ZEPHYRHILLS — The City Council will cut ties with City Manager Jim Drumm, who agreed to resign after nearly three years running the city.
During a meeting Wednesday night, the council voted 4-1 for a separation agreement with Drumm that would cost the city a little more than $54,000, with the actual amount yet to be figured.
Drumm's last day would be today, according to the agreement, but that is not yet settled as the council also voted to require the city manager to sign a release that he will not sue the city. Drumm said he would hold off officially resigning until he could have an attorney read the release and consider the council's offer.
The amount the city agreed to pay is far lower than the $89,000 Drumm said he was owed. City Attorney Joseph Poblick told the council the city was obligated by contract to pay around $4,700 in salary, $17,000 in unused vacation and sick time and 13 weeks' severance of $26,000. But a debate ensued about whether to pay health insurance and comp time Drumm also requested.
Council members agreed to pay Drumm around $4,100 for three months of insurance, but balked at paying him 368 hours in comp time.
Council member Kent Compton — who voted against the final agreement — said the council should consider Drumm's "tremendous accomplishments" in coming to a payout figure.
Compton said Drumm should be rewarded for taking the city from a $1 million reserve deficit to a $1.5 million surplus. He added the council should meet Drumm in the middle in his request.

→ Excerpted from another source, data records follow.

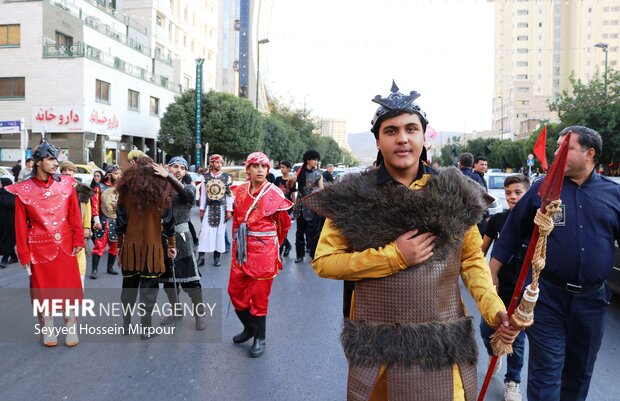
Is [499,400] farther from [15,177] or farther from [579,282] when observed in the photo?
[15,177]

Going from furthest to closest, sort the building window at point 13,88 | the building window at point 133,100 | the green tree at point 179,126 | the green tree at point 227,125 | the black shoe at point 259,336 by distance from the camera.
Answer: the green tree at point 227,125
the green tree at point 179,126
the building window at point 133,100
the building window at point 13,88
the black shoe at point 259,336

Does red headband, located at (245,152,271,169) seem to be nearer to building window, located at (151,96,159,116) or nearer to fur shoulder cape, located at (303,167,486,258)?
fur shoulder cape, located at (303,167,486,258)

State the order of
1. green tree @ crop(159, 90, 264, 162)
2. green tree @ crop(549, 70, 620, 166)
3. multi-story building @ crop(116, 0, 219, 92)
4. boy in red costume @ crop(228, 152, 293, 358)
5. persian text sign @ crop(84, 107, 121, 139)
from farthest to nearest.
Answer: multi-story building @ crop(116, 0, 219, 92) < green tree @ crop(159, 90, 264, 162) < persian text sign @ crop(84, 107, 121, 139) < green tree @ crop(549, 70, 620, 166) < boy in red costume @ crop(228, 152, 293, 358)

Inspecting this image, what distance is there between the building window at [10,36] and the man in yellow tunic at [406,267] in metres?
35.6

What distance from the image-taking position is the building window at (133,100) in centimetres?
3747

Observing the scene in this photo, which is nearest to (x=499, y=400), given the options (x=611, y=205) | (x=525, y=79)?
(x=611, y=205)

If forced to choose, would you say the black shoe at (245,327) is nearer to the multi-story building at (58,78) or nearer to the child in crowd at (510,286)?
the child in crowd at (510,286)

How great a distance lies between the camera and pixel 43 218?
5180mm

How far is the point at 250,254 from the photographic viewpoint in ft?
17.2

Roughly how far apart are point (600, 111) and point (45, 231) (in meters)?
30.9

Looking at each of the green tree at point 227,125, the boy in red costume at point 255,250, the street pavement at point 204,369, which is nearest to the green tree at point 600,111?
the green tree at point 227,125

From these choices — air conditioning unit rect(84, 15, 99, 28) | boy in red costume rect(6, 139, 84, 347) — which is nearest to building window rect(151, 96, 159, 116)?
air conditioning unit rect(84, 15, 99, 28)

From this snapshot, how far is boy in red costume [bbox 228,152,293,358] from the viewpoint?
17.1 ft

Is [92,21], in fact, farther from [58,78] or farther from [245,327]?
[245,327]
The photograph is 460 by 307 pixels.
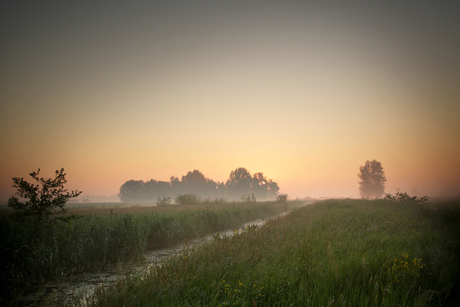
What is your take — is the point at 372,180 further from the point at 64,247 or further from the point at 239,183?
the point at 64,247

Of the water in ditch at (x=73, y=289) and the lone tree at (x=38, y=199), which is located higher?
the lone tree at (x=38, y=199)

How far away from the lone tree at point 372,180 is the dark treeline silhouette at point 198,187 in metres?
37.8

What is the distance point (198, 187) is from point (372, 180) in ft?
216

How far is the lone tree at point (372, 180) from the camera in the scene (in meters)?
65.6

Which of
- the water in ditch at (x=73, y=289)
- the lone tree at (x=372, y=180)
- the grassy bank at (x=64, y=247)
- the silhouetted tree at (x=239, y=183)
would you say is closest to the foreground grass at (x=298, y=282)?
the water in ditch at (x=73, y=289)

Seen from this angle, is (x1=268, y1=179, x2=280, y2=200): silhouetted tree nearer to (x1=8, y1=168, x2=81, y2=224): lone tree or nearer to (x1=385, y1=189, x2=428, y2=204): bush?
(x1=385, y1=189, x2=428, y2=204): bush

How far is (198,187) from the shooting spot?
8969 cm

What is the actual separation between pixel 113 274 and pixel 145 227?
3.76m

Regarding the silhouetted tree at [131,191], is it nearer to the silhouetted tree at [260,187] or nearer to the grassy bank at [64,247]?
the silhouetted tree at [260,187]

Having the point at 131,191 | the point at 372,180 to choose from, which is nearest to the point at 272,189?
the point at 372,180

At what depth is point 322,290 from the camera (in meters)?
3.64

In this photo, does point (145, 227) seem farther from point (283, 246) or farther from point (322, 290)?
point (322, 290)

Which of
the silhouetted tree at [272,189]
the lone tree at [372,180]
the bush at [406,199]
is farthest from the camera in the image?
the silhouetted tree at [272,189]

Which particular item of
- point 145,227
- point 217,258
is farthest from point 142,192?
point 217,258
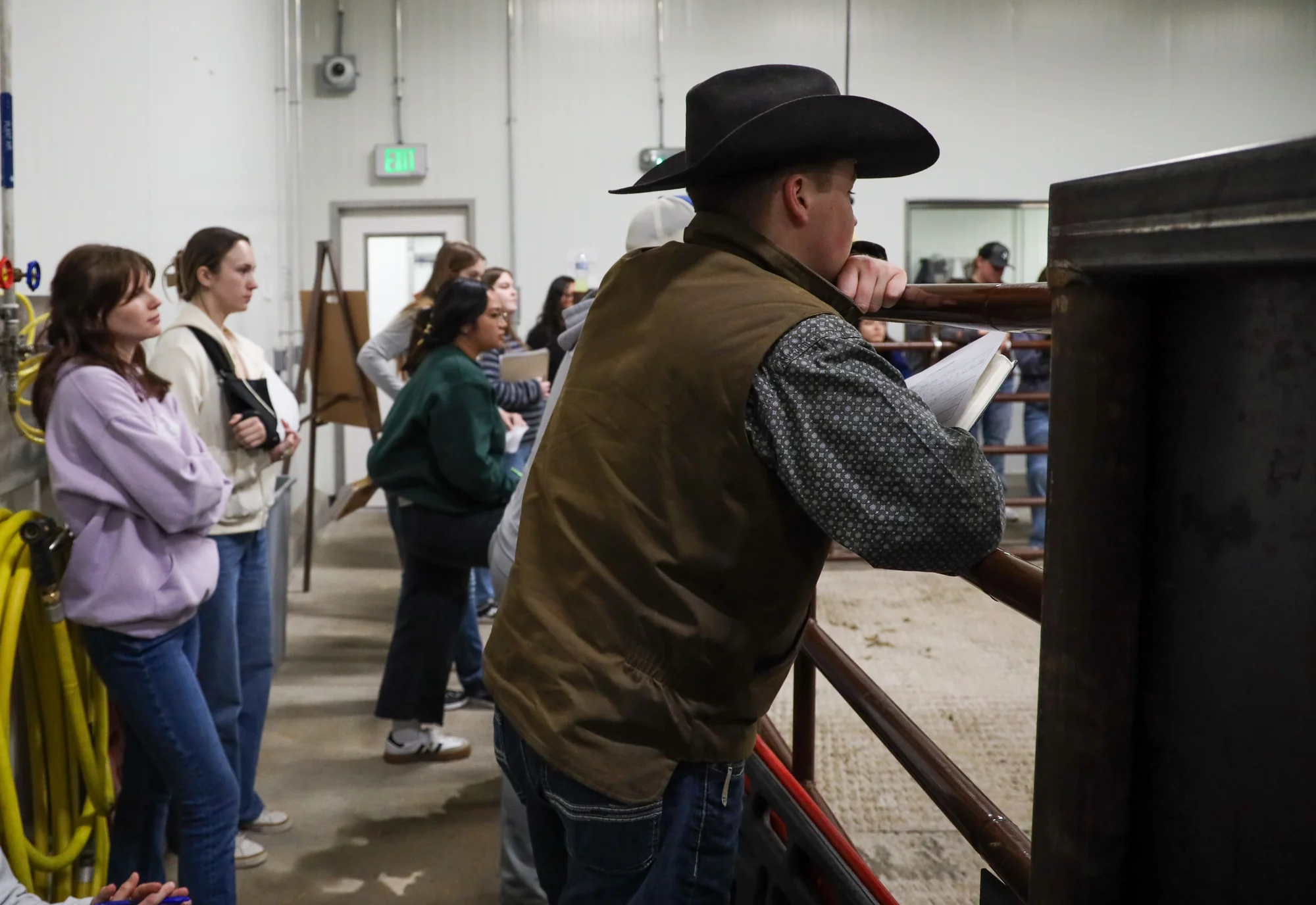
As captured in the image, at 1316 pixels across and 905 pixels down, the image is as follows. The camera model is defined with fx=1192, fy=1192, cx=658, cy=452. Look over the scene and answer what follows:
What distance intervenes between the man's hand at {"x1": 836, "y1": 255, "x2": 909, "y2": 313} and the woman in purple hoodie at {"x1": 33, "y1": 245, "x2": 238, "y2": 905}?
5.20ft

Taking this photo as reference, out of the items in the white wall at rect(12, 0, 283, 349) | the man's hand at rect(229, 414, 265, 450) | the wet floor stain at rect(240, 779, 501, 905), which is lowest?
the wet floor stain at rect(240, 779, 501, 905)

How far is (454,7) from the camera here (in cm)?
884

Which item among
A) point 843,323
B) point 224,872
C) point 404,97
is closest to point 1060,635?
point 843,323

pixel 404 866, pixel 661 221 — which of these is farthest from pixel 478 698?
pixel 661 221

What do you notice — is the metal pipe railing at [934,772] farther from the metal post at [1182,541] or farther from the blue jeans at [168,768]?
the blue jeans at [168,768]

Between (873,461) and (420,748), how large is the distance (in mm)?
3094

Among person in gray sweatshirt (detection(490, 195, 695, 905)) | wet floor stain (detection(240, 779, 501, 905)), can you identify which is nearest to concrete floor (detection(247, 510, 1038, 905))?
wet floor stain (detection(240, 779, 501, 905))

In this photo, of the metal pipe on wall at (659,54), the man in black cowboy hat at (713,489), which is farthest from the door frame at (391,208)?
the man in black cowboy hat at (713,489)

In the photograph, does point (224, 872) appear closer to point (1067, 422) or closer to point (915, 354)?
point (1067, 422)

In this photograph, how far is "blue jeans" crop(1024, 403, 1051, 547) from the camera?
6.26m

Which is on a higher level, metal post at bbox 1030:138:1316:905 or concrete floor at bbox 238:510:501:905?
metal post at bbox 1030:138:1316:905

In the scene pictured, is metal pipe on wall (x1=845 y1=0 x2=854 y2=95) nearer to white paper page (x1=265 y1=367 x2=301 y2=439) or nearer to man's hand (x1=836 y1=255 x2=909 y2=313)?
white paper page (x1=265 y1=367 x2=301 y2=439)

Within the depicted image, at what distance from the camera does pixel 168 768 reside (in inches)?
96.4

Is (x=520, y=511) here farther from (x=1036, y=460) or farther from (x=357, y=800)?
(x=1036, y=460)
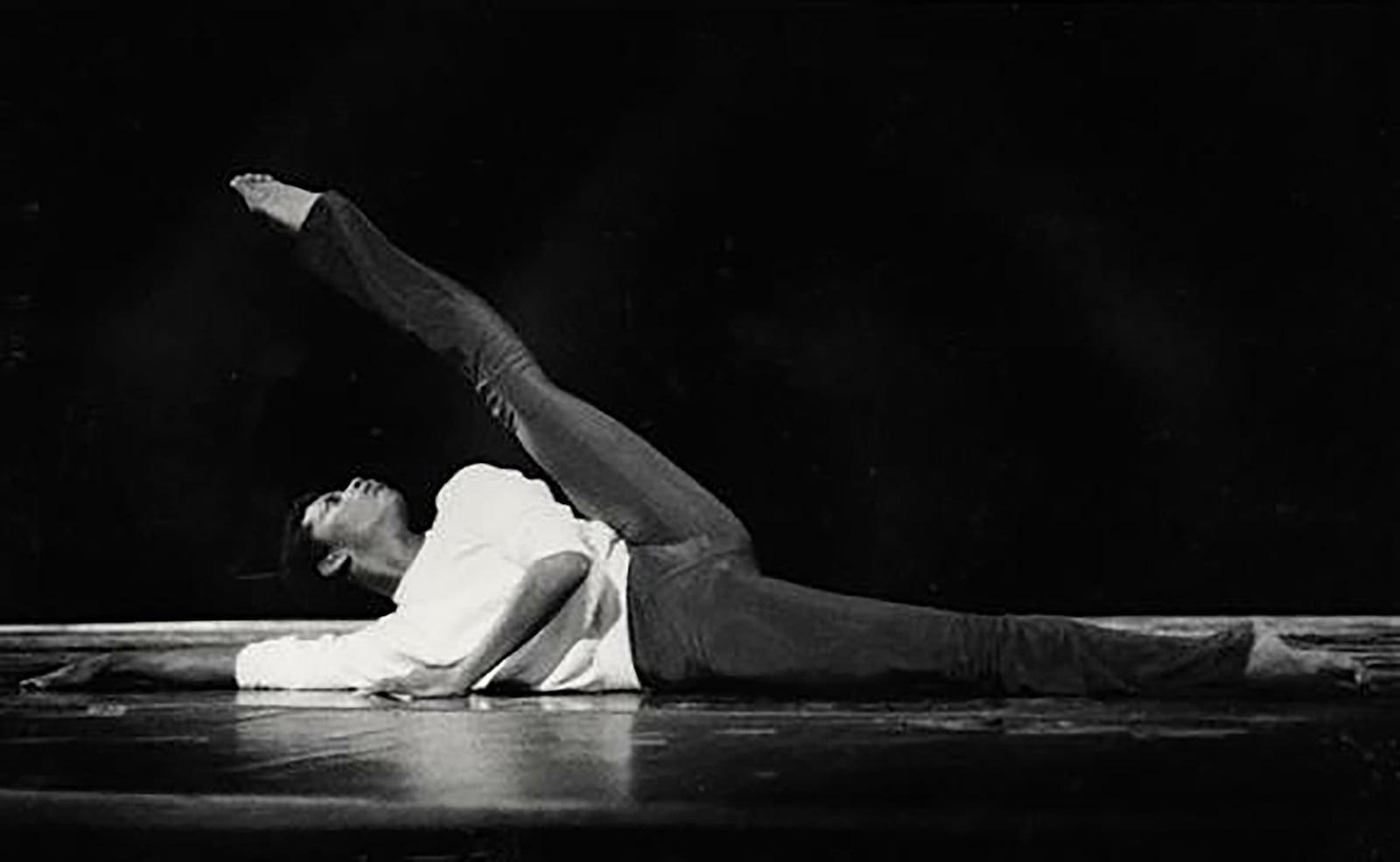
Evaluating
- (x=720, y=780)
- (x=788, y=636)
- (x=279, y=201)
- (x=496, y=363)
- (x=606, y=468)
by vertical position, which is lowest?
(x=720, y=780)

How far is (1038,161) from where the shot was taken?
11.5 ft

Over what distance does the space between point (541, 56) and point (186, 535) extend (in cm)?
106

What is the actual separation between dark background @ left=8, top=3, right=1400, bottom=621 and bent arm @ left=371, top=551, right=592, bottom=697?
0.98m

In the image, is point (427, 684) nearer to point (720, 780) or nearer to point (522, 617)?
point (522, 617)

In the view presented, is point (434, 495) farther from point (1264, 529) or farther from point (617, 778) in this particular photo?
point (617, 778)

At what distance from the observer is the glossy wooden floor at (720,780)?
1.62 m

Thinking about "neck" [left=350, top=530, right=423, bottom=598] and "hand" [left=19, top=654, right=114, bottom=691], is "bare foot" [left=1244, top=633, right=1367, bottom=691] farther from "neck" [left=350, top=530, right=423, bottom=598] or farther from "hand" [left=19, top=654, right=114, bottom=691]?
"hand" [left=19, top=654, right=114, bottom=691]

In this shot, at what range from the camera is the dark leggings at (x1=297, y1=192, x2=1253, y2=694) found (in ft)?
8.00

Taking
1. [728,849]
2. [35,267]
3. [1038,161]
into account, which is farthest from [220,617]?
[728,849]

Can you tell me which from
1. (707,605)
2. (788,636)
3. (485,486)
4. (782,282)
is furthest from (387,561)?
(782,282)

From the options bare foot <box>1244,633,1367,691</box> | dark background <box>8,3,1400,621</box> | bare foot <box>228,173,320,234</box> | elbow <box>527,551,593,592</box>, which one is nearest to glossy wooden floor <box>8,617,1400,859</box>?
bare foot <box>1244,633,1367,691</box>

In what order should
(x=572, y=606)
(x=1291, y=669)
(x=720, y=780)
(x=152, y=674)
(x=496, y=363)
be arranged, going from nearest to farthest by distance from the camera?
1. (x=720, y=780)
2. (x=1291, y=669)
3. (x=572, y=606)
4. (x=496, y=363)
5. (x=152, y=674)

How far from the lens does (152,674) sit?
2.88 m

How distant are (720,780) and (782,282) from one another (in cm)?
178
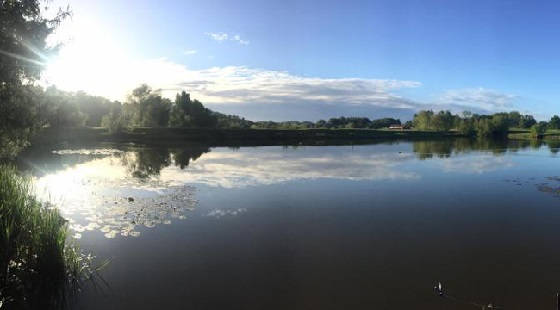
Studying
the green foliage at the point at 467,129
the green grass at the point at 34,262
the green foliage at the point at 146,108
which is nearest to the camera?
the green grass at the point at 34,262

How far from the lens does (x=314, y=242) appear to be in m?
16.7

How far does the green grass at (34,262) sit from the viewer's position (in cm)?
991

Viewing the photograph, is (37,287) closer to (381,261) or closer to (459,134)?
(381,261)

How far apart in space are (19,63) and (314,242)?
19350 mm

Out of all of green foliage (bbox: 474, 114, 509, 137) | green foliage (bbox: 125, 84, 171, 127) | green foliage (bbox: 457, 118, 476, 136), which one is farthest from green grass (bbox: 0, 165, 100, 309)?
green foliage (bbox: 474, 114, 509, 137)

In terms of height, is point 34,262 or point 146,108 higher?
point 146,108

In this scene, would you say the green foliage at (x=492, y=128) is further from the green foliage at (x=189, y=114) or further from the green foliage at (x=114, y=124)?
the green foliage at (x=114, y=124)

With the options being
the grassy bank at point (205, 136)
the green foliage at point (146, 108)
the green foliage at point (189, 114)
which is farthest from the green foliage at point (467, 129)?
the green foliage at point (146, 108)

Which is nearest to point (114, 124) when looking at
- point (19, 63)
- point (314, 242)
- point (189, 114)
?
point (189, 114)

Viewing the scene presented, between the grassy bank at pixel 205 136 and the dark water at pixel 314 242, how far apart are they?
55.6 meters

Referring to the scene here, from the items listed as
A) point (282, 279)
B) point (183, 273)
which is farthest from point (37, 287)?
point (282, 279)

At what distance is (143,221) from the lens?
19297 millimetres

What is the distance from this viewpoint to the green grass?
9.91 metres

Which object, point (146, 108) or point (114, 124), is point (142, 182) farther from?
point (146, 108)
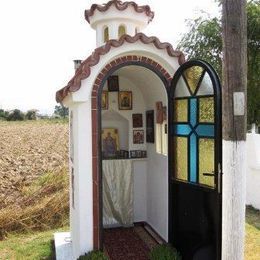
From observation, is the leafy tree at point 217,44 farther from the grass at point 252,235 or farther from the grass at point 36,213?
the grass at point 36,213

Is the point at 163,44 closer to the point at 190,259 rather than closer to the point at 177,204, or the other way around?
the point at 177,204

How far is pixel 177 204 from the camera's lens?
535cm

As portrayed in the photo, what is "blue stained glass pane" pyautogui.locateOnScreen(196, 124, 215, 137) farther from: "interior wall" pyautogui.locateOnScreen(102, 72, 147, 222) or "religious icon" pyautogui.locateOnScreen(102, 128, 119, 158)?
"religious icon" pyautogui.locateOnScreen(102, 128, 119, 158)

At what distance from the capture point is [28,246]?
7254 millimetres

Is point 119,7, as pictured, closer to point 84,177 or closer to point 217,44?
point 84,177

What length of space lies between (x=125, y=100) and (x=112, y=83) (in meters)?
0.44

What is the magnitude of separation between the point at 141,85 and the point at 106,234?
2.87 m

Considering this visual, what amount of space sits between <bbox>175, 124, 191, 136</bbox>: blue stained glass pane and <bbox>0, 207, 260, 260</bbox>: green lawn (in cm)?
256

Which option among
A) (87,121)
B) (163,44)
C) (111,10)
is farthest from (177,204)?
(111,10)

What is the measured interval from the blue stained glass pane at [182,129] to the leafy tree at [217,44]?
20.4 ft

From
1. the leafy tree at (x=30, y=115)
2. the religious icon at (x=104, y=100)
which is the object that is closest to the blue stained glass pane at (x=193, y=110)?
the religious icon at (x=104, y=100)

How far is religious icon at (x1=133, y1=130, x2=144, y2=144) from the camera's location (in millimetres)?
7160

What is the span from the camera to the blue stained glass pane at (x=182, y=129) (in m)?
5.03

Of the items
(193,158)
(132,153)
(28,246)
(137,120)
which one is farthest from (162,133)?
(28,246)
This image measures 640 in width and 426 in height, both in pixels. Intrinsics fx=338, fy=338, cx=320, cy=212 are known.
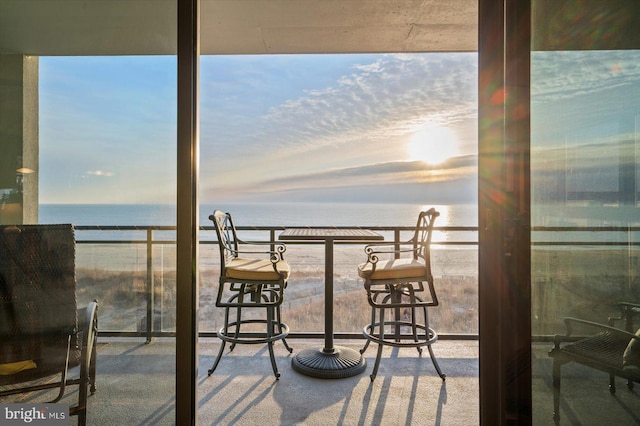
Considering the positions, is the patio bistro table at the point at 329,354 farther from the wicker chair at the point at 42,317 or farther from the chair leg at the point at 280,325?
the wicker chair at the point at 42,317

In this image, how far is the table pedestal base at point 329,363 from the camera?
99.3 inches

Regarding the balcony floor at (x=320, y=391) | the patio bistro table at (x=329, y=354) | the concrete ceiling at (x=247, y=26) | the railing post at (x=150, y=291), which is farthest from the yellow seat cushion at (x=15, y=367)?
the patio bistro table at (x=329, y=354)

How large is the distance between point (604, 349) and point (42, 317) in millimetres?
2116

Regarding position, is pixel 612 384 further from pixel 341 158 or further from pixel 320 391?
pixel 341 158

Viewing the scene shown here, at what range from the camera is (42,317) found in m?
1.41

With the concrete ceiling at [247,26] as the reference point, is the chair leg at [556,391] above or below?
below

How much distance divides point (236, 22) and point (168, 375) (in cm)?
245

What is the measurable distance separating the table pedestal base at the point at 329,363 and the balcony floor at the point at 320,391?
5cm

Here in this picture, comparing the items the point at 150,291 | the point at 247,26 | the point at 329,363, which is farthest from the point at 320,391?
the point at 247,26

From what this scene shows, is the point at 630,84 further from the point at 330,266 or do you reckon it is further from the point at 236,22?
the point at 236,22

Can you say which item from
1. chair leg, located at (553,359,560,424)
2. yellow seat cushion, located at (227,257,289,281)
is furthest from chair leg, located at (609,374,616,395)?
yellow seat cushion, located at (227,257,289,281)

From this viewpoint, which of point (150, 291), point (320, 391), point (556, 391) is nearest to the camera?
point (556, 391)

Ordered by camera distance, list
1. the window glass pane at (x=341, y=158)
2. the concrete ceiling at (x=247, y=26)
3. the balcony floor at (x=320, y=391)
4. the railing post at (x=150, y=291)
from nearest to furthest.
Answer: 1. the balcony floor at (x=320, y=391)
2. the concrete ceiling at (x=247, y=26)
3. the railing post at (x=150, y=291)
4. the window glass pane at (x=341, y=158)

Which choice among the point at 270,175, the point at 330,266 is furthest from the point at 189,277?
the point at 270,175
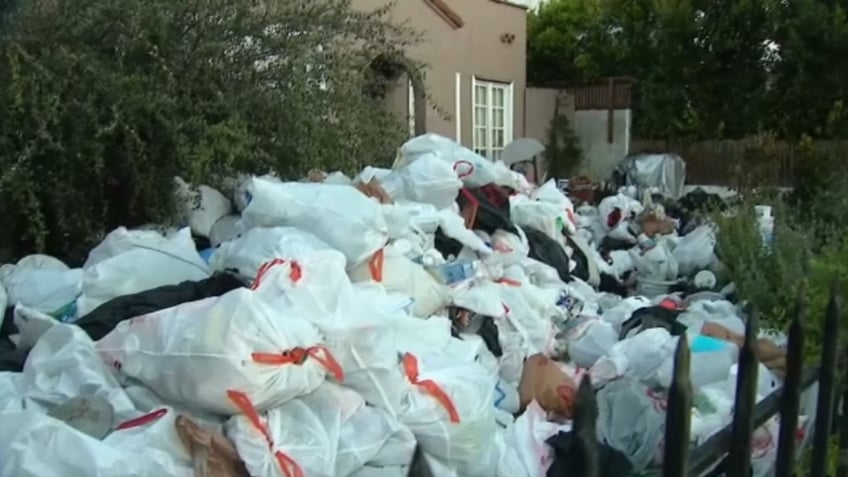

But that idea hit resistance from other members. Lance Smith acknowledged the city manager's work on the budget, but was critical of his people skills. Smith and council member Ken Burgess started the wheels turning on Drumm's departure in March when they said they did not intend to approve renewing his contract.
"I do think he has done some good things, but being a strong manager and a good leader of people is not one of them," Smith said.
After a lengthy debate, the council voted to pay Drumm 40 hours of comp time — $2,353. Drumm said afterward that he had earned more, but he wants an amicable split and will consider the city's offer. He said he was long under the impression that the council was seeking to negotiate a new contract and was blindsided that two out of five council members had the ability to decide his fate.
"It was a real shock. It's been hard on my family," Drumm said.